Research Program Profiles > Ronald Glaser, PhD

Ronald Glaser, PhD 

OSU’s Institute for Behavioral Medicine Research (IBMR) and The Ohio State University Mind/Body Center on stress and wound healing within the IBMR, directed by Ronald Glaser, PhD, supports a broad program of research in psychoneuroimmunology (PNI) – the study of how the brain and immune system interact.

Glaser, who holds the Gilbert and Kathryn Mitchell Chair in Medicine and directs the Center for Stress and Wound Healing at OSU, says the IBMR may comprise the largest group of PNI researchers in the world. The group includes experts in immunology, virology, psychology, endocrinology, molecular biology, behavior, oncology and the neurosciences.

Through grant-funded studies over the years, they have discovered: that chronic stress can weaken the immune status of spousal caregivers of Alzheimer’s disease patients, making them more susceptible to some diseases; that high stress can slow wound healing enough to increase the risks of recovery  in procedures ranging from minor dental surgery with implications for major surgery; how well a person responds to vaccines against bacterial and viral diseases may be impaired if administered when the person is highly stressed; and that even minor psychological stress and depression can impact health even in normally happy people.

Also a member of the OSU Comprehensive Cancer Center, Glaser and several colleagues have received a $1.8 million grant from the National Cancer Institute to study the human immune system’s response to a skin cancer known as basal cell carcinoma (BCC), the most common kind of cancer and one of the few that can regress spontaneously in some patients.

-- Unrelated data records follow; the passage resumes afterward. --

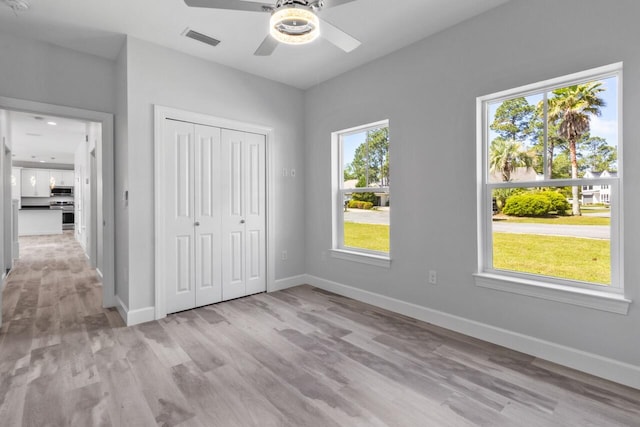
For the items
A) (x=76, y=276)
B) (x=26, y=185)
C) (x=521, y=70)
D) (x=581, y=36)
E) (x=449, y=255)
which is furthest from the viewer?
(x=26, y=185)

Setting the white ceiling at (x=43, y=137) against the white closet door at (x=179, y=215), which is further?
the white ceiling at (x=43, y=137)

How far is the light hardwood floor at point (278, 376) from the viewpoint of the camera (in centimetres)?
176

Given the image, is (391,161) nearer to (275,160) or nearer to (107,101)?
(275,160)

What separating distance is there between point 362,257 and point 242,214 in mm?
1588

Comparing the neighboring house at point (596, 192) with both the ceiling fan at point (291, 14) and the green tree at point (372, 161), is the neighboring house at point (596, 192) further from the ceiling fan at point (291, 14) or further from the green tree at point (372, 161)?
the ceiling fan at point (291, 14)

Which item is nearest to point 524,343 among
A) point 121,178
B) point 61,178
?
point 121,178

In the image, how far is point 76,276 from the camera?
5.04 meters

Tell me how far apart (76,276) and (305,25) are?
542 cm

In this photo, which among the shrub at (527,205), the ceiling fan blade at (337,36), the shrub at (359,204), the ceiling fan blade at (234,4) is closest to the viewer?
the ceiling fan blade at (234,4)

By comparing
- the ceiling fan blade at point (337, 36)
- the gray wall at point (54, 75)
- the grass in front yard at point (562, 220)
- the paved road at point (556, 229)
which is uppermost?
the gray wall at point (54, 75)

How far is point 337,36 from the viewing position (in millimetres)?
2066

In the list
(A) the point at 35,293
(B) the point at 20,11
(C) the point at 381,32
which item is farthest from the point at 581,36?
(A) the point at 35,293

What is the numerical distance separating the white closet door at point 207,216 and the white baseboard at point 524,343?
71.9 inches

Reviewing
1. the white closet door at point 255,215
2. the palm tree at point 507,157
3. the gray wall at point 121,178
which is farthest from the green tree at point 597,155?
the gray wall at point 121,178
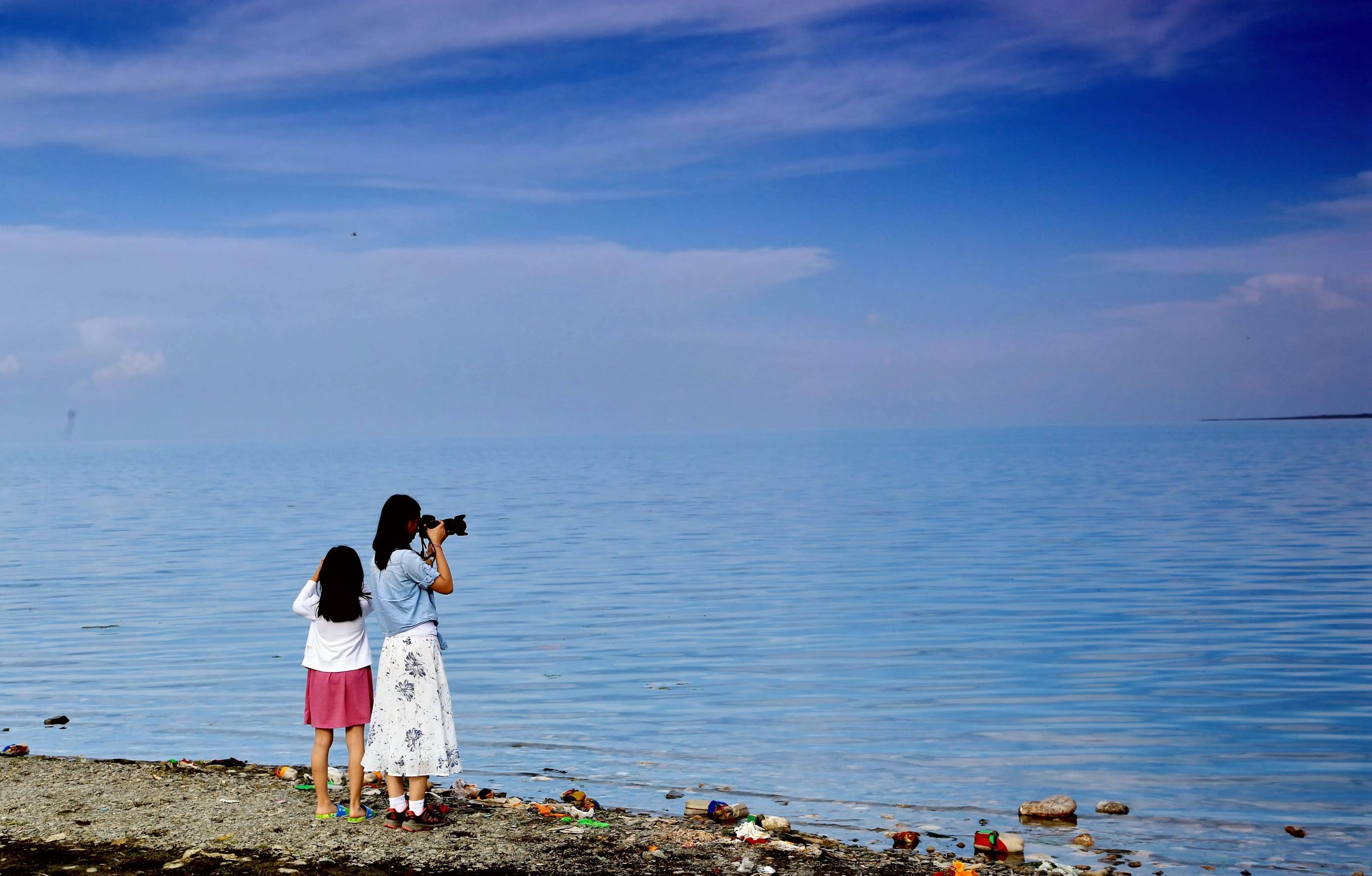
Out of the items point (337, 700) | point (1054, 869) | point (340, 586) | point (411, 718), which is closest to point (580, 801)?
point (411, 718)

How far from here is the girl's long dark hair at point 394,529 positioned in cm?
894

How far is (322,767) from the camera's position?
9.27 meters

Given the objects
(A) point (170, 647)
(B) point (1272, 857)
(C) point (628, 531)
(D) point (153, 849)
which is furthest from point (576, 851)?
(C) point (628, 531)

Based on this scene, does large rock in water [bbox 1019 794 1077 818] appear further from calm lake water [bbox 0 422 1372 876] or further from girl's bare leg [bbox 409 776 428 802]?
girl's bare leg [bbox 409 776 428 802]

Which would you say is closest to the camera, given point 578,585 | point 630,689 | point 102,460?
point 630,689

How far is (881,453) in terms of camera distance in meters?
153

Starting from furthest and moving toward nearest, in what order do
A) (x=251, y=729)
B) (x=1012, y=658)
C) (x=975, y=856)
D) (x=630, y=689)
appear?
(x=1012, y=658) → (x=630, y=689) → (x=251, y=729) → (x=975, y=856)

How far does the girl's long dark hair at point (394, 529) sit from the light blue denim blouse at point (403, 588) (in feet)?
0.12

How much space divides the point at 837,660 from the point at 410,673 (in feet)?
37.9

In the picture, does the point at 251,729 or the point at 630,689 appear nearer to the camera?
the point at 251,729

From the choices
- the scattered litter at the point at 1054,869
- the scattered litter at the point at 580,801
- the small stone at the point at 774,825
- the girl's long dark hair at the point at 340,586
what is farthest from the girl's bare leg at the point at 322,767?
the scattered litter at the point at 1054,869

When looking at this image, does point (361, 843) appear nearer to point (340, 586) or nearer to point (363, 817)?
point (363, 817)

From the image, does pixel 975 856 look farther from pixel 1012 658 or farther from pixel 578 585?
pixel 578 585

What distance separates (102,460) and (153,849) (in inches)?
7604
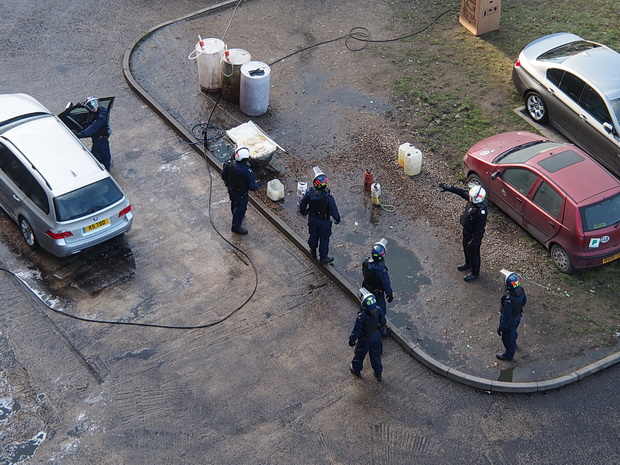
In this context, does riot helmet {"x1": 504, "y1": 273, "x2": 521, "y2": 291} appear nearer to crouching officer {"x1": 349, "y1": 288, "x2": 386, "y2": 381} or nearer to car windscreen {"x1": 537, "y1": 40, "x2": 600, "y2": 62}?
crouching officer {"x1": 349, "y1": 288, "x2": 386, "y2": 381}

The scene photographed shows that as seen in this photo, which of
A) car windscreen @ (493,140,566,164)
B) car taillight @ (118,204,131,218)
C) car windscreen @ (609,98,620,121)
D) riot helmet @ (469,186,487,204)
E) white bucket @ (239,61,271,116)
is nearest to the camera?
riot helmet @ (469,186,487,204)

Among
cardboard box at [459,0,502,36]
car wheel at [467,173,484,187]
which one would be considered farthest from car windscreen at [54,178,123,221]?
cardboard box at [459,0,502,36]

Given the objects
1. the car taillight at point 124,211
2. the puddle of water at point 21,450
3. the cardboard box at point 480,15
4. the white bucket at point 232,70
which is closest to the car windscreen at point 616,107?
the cardboard box at point 480,15

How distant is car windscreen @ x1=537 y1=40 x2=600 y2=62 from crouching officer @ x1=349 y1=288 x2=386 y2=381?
804 cm

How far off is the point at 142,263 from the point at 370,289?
13.4 ft

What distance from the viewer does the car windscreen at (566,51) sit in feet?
48.8

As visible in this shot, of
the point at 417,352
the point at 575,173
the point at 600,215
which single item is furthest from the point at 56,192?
the point at 600,215

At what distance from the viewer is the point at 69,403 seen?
9922 mm

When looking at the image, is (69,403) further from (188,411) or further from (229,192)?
(229,192)

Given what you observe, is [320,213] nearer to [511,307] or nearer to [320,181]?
[320,181]

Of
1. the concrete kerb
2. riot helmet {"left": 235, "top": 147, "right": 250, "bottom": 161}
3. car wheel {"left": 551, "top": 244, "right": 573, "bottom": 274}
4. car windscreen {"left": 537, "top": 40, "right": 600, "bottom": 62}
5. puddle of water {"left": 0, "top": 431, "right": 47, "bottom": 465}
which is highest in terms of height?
car windscreen {"left": 537, "top": 40, "right": 600, "bottom": 62}

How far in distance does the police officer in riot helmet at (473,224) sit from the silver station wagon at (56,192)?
566cm

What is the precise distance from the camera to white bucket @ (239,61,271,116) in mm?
14852

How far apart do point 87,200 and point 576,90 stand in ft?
31.6
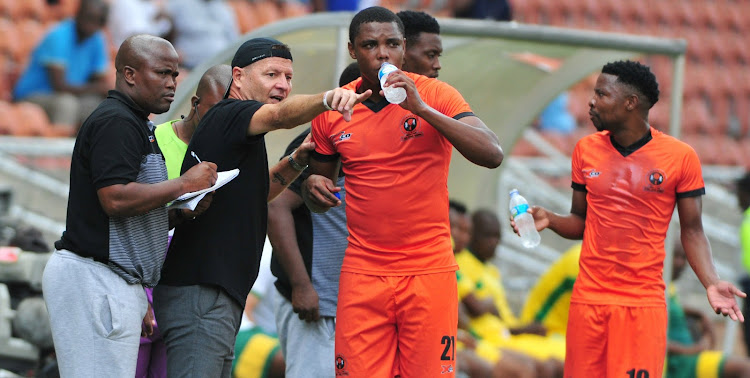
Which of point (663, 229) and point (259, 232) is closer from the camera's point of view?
point (259, 232)

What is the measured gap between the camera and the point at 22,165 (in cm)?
880

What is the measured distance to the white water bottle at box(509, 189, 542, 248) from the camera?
15.8ft

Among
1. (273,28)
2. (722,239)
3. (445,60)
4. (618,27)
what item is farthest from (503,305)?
(618,27)

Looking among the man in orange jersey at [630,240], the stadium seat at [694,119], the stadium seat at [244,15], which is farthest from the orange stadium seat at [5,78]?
the stadium seat at [694,119]

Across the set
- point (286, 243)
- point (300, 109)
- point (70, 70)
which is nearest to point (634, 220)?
point (286, 243)

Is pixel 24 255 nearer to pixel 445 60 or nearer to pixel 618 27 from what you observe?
pixel 445 60

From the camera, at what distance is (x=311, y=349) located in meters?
5.16

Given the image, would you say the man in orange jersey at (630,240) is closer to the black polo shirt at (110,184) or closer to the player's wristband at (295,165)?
the player's wristband at (295,165)

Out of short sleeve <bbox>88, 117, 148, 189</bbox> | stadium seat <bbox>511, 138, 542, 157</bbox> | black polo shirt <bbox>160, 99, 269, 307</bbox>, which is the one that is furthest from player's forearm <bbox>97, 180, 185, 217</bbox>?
stadium seat <bbox>511, 138, 542, 157</bbox>

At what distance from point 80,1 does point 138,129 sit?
6133 millimetres

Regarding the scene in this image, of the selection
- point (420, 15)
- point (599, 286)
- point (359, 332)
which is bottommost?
point (359, 332)

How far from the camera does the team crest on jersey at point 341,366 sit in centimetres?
444

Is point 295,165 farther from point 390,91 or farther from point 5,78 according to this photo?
point 5,78

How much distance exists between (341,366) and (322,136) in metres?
0.97
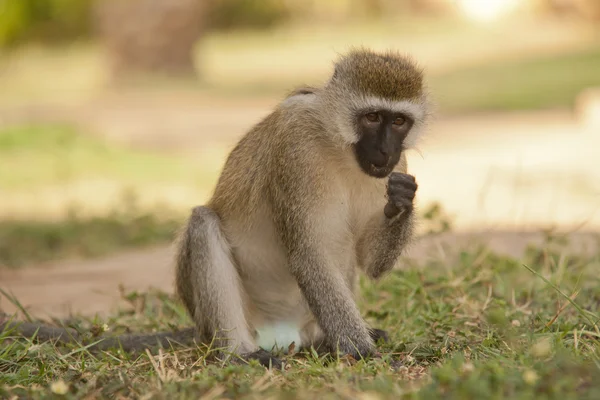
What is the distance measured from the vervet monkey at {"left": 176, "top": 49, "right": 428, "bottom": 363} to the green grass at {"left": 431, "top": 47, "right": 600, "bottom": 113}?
979 centimetres

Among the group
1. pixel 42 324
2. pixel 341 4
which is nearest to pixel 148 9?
pixel 341 4

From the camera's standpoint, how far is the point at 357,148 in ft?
13.5

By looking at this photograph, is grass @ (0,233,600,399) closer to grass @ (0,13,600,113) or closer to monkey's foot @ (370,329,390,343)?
monkey's foot @ (370,329,390,343)

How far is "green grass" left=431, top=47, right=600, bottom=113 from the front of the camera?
50.0 feet

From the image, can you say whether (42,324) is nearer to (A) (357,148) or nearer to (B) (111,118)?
(A) (357,148)

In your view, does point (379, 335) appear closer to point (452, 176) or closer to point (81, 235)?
point (81, 235)

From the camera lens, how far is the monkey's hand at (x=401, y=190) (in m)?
4.00

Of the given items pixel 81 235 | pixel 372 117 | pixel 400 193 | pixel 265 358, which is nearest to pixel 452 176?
pixel 81 235

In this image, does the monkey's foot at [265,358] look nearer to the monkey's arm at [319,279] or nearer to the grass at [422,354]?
the grass at [422,354]

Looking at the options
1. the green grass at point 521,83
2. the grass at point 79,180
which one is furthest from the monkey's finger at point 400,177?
the green grass at point 521,83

Among other things, this study aims to discover why BCC tumors disappear in some patients but not others. Based on earlier research at OSU, Glaser believes it may have to do with age and levels of stress and depression. “It is now known that there is significant interaction between psychological factors and the immune system. We think it is possible that this relationship is somehow linked to the immune response to immunogenic tumors like BCC,” he explains, noting that an immunogenic tumor is one that triggers an immune system response.

Glaser and colleagues will study patients who have had BCC tumors surgically removed, then evaluate the tumors and measure the patients’ immune responses by determining the number and types of immune cells that are attracted to the tumors as well as other cell markers believed to be signals of an immune response. “Understanding the relationship among all these variables may give us a way to predict who would be at risk for multiple BCCs so they can be followed over time,” says Glaser.

Dr. Glaser’s research colleagues include: Barbara Andersen, PhD; Firdaus Dhabhar, PhD; Charles Emery, MD; Scott Jewell, PhD; Janice Kiecolt-Glaser, PhD; David Lambert, MD; Stanley Lemeshow, PhD; Bill Malarkey, MD; Randy Nelson, PhD; David Padgett, PhD; Phil Popovich, PhD; Ning Quan, PhD; John Sheridan, PhD; Saul Suster, MD; and Caroline Whitacre, PhD.